I am hoping put up a small stable block and move my three there.
The land is "locked" by the garden to one side and a brook to two sides with only a 40m length of land that is open to another field. I wondering abpout fencing around the brook. Its certainly not jumpable, even for my bold eventer, my not so bold (broken) eventer wouldn't dream of it and the pony aint going no where. The brook is about 12m wide with very steep sides - probably a 10ft drop into water at the bottom. What do people think about fencing it off? I'm tempted to leave it as money will be tight. Has anyone any experiences of rivers/brooks as field boundaries.
 
I would want to fence a drop of any kind, but as it isn't a boundary fence as such, just fencing off a hazard, I'd be happy to use electric fencing, at least for a year or two. Too risky to leave in IMO, horses do have a knack of finding trouble if it is there to be found. I have a strand of electric fence at the top of a 6ft drop to lower ground, I just imagine chase games going over it.
 
I'd fence it, if only to prevent a horse/pony that is rolling from going in! Also saves on worries about spooked horses running 'blind' too.

Neighbours up at the farm had (still there, but no horses on farm now) a huge dyke in their field, it wasn't fenced & 1 pony went in about 6 months after they moved in & needed fire brigade to help to winch out.
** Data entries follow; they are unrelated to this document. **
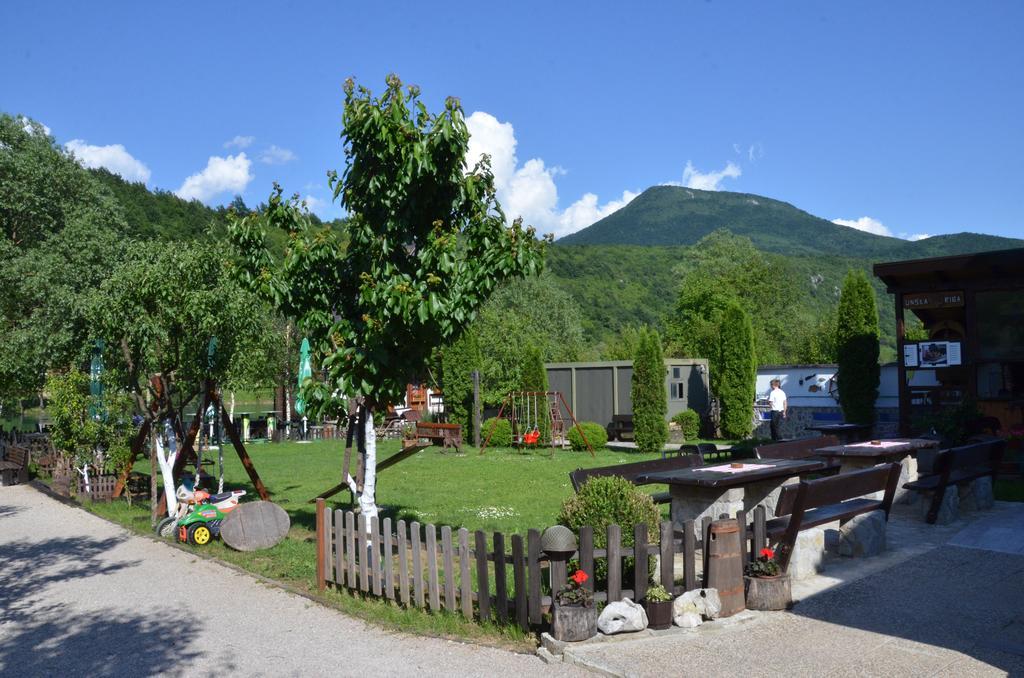 Rooms And Apartments Neron Bihac Lohovo Екстериор снимка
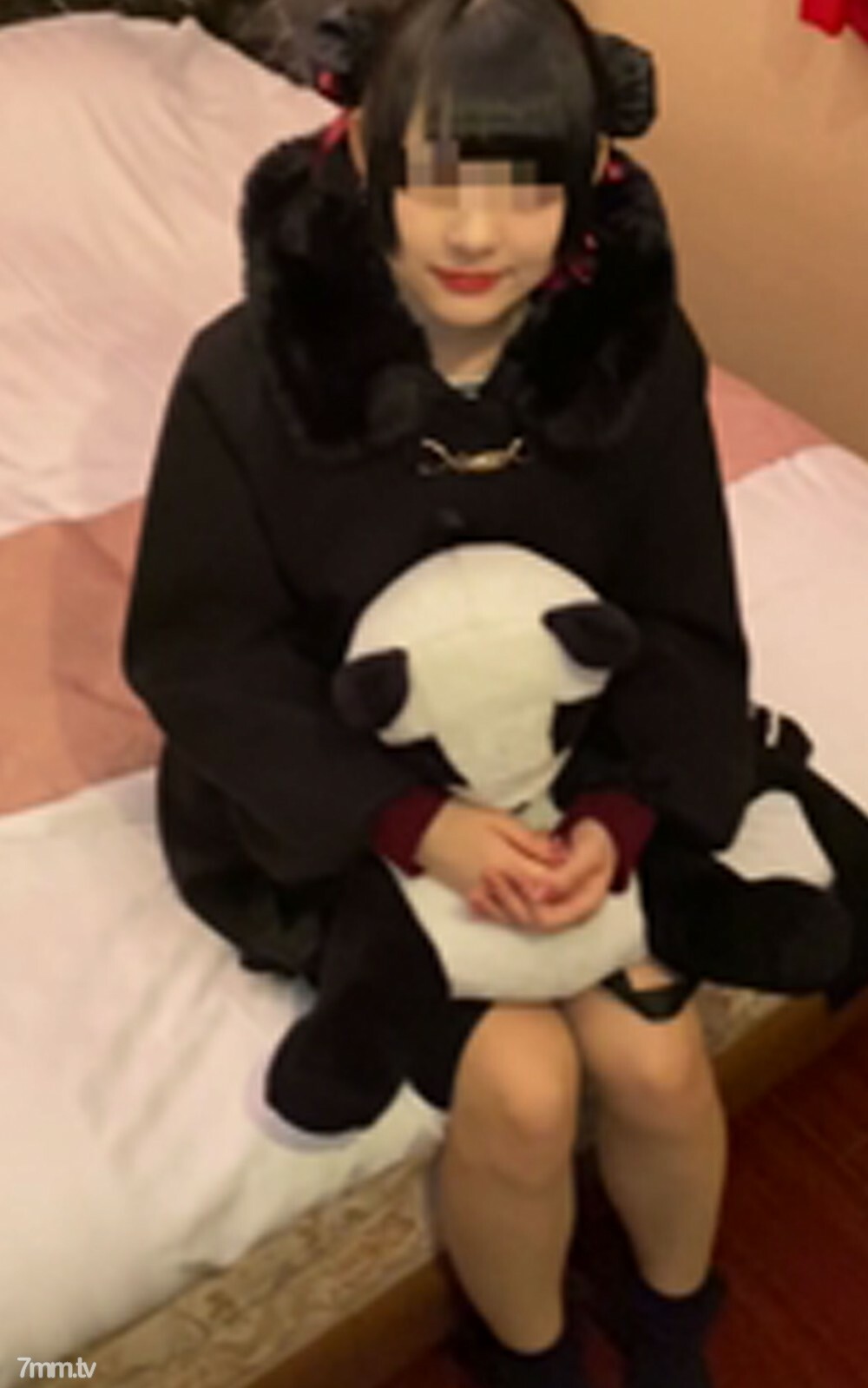 FC2-PPV-1297370 สาวตูดกลม โดนตีตูดเย็ดหลัง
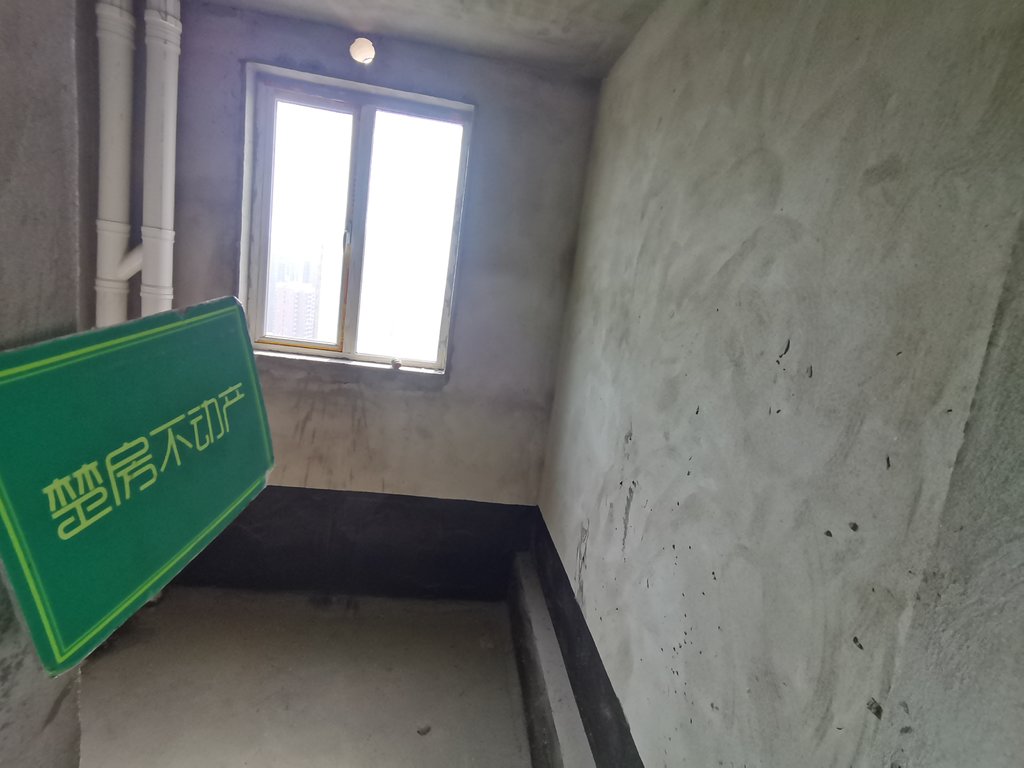 领秀城领秀城毛坯大三房带车位房东诚意出售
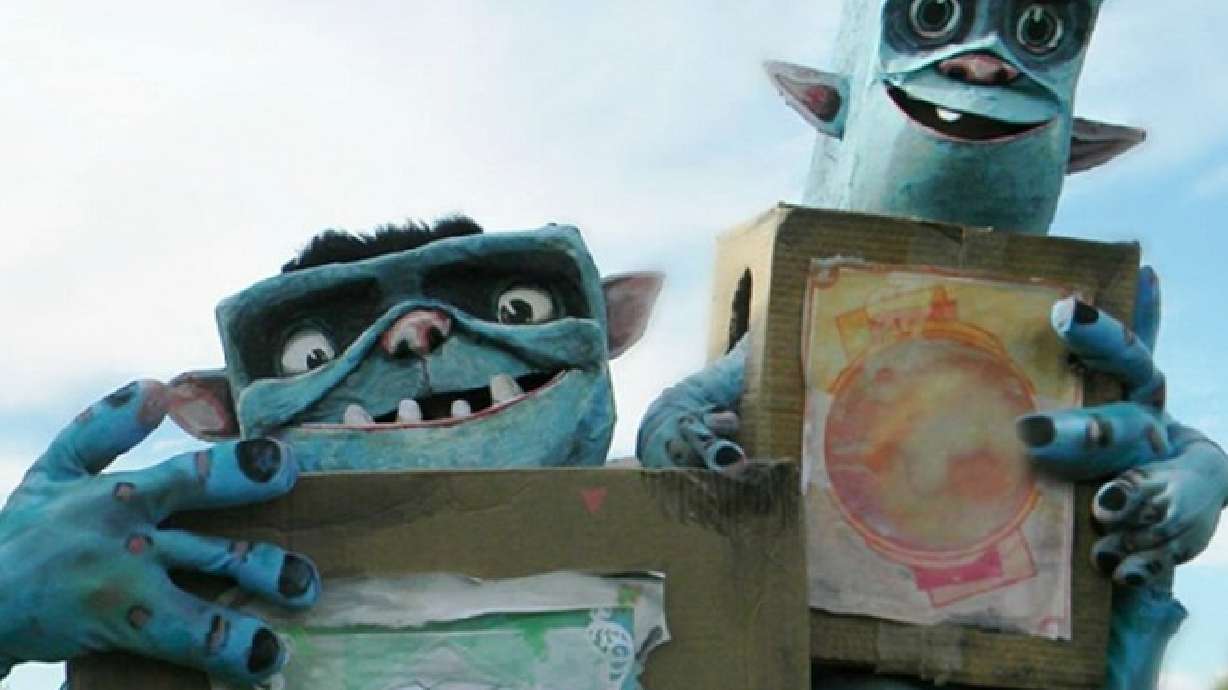 2 Utah women make finals for Amazon's costume contest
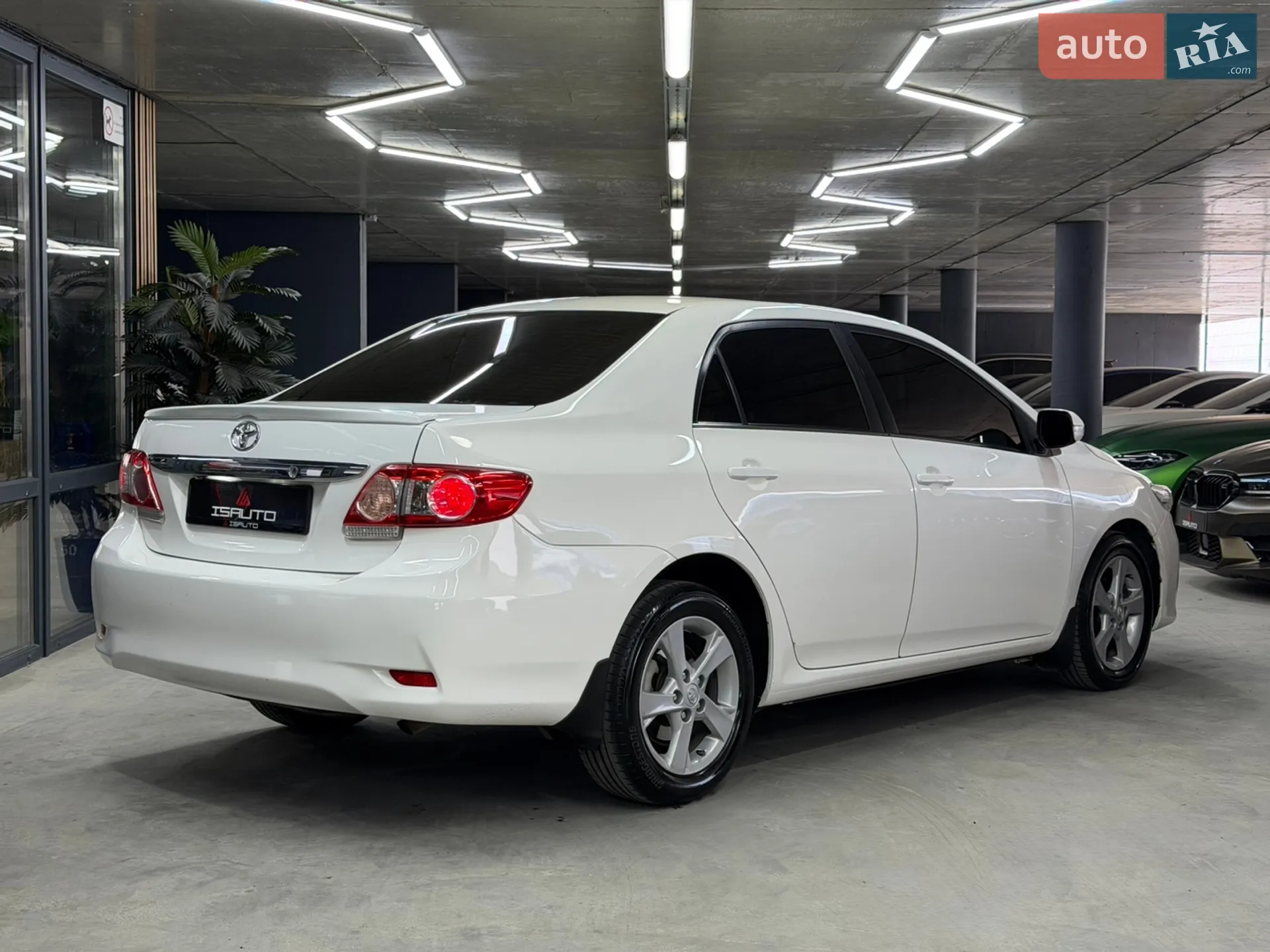 2013 Toyota Corolla - мініатюра 16
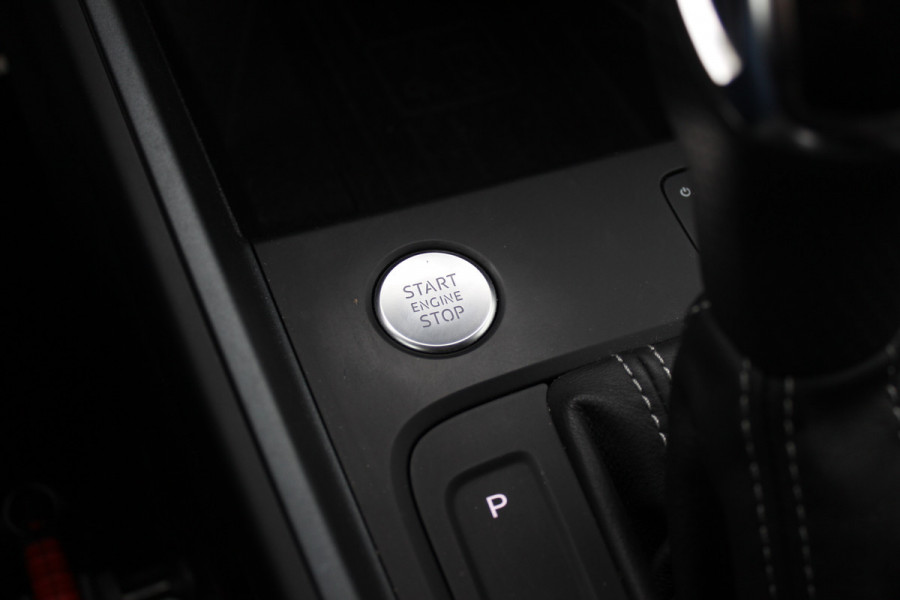 Audi A1 Sportback 40 TFSI S Line edition one 200pk / Navigatie / Keyless / Virtual Cockpit / 18'' / Parkeerhulp achter / Stoelverwarming / LED Koplampen / DAB / ACC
Another farm further along the dyke (where it turns into a wide-ish stream about 15 ft+ at their point, mislaid 2 horses who slid in when the bank edging gave way after fast flooding & swum up river for nearly quarter of a mile before emerging in a cattle field on the other side.......
 
One of my fields has a burn on one side. It has about 6 ft drop sides and has quite tall hedge. I never bothered much about it before as it had the hedge around it, but a few years ago, I don't know what happened as there were no skid marks or anything, my young horse went through the hedge and luckily some branches of the hedge and small trees held her up. We had to heavily sedate her and it took about 10 of us to get her back out. Now, I have an electric fence all around it as I am not taking any chances even though it was probably a freak accident, but never the less it happened. Electric fencing is not that expensive and it would give you peace of mind.
 
Id also fence it in some way. Growing up i had a horse in a field that had a 300m side that was a brook, there were no accidents but now i look back and think how many near misses there were!
 
we thought the river at the bottom of our land wasnt traversable for similar reasons - until the day we spent wandering up and down the steep wooded hill on the other side looking for 4 horses whod decided itd be nice to go for a walk in the woods... ours are in fully fenced paddocks now- electric is a cheap solution if money is tight.
 
As above. Fence it.

If it is a new place, I would also install a mains electric fence unit and run a single wire on offsets to all your existing fencing to stop rubbing and make it extra safe. You can then put a two wire electric fence up against the stream. If your land is fairly flat, the posts only need to be 10 - 15 metres (perhaps even more) apart and it will cost pennies. Cable tie white tape to the top wire for visibility. Later, when you have more time, make a proper fenced slip way down to the burn so the horses can get down to drink when your water troughs are frozen!